What needs to be done
Retype the entries below word for word, leaving out every picture.

Short descriptive text snippets
....................
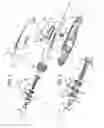 Fig. 04 - Delivery system for prosthetic heart valve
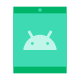 Планшет на андроиде icon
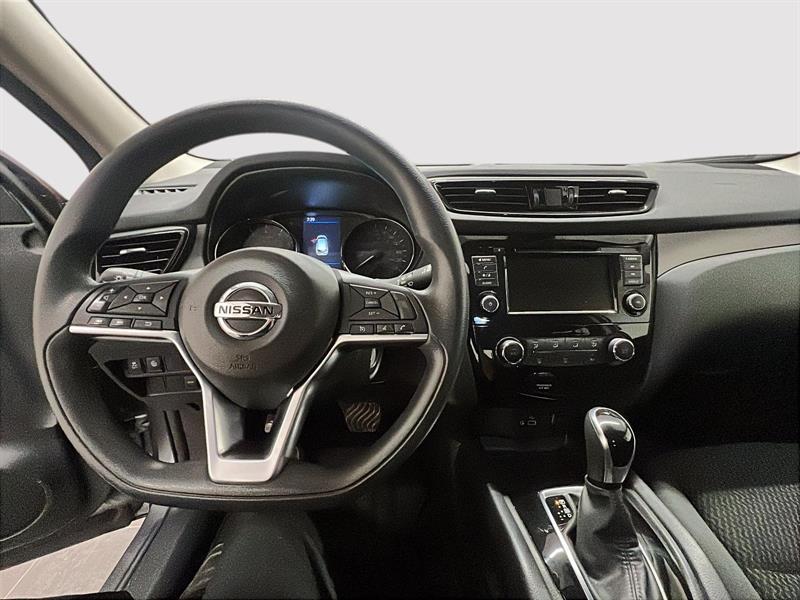 nissan Qashqai 2023 - 9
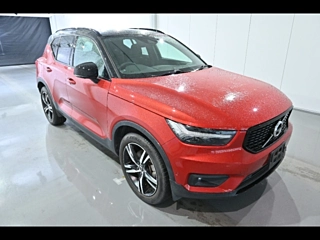 VOLVO XC40 2020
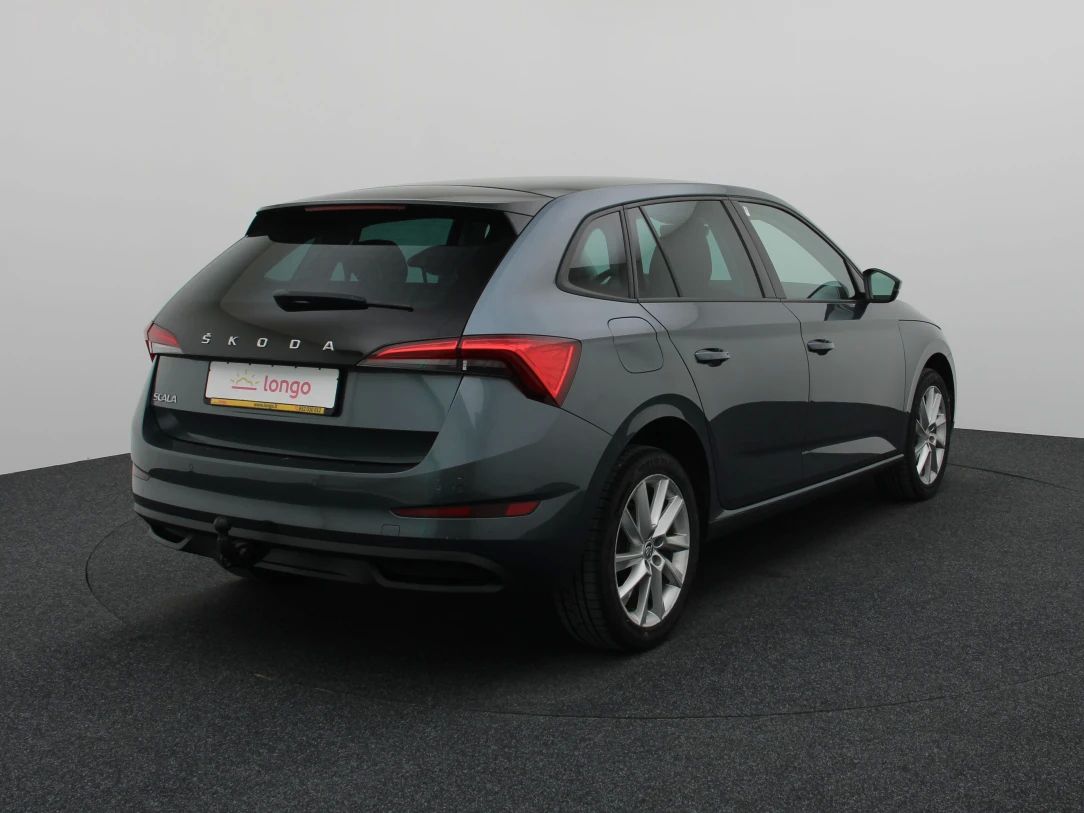 Skoda Scala | 6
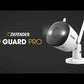 Guard Pro 2K WiFi. Plug-In Power Security Camera (Certified Open Box)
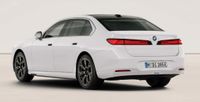 BMW i7 - Vorschau Bild 3
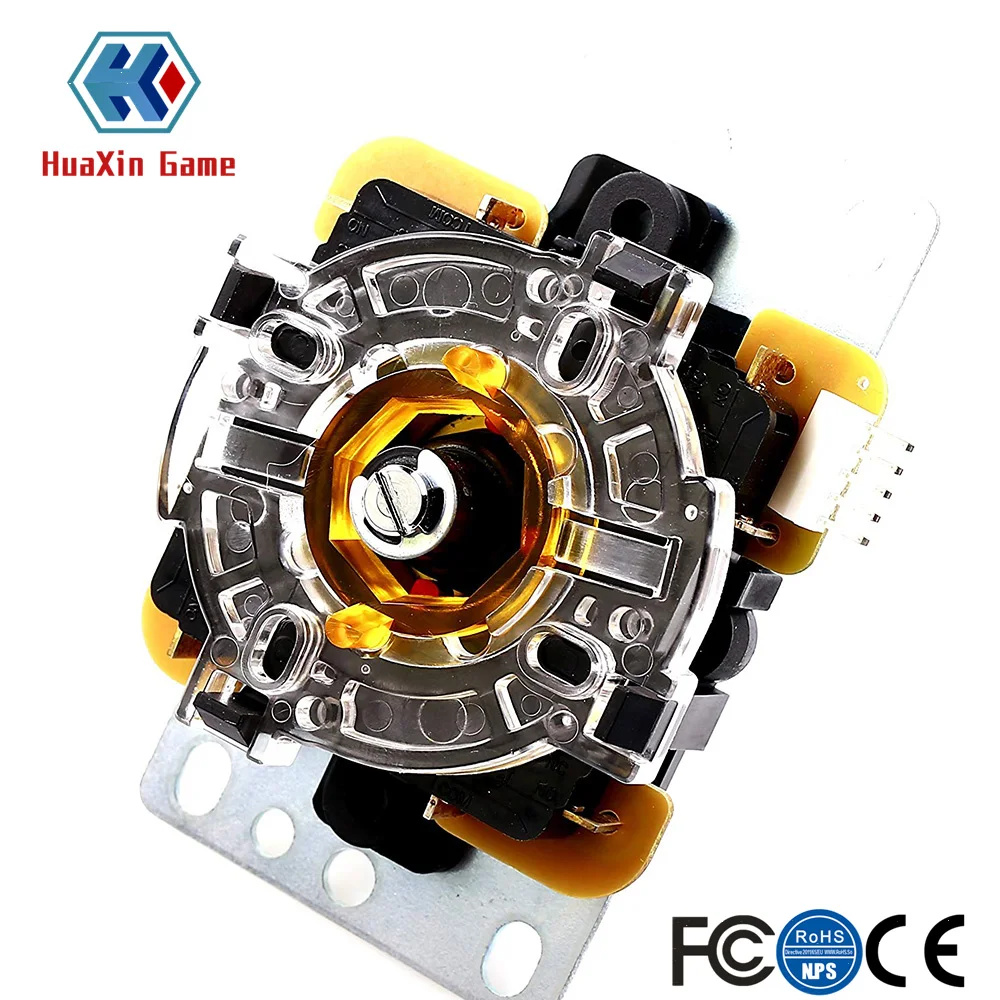 GT-Y Octagonal Rest…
....................
Exercise solution
 Fig. 04 - Delivery system for prosthetic heart valve
 Планшет на андроиде icon
 nissan Qashqai 2023 - 9
 VOLVO XC40 2020
 Skoda Scala | 6
 Guard Pro 2K WiFi. Plug-In Power Security Camera (Certified Open Box)
 BMW i7 - Vorschau Bild 3
 GT-Y Octagonal Rest…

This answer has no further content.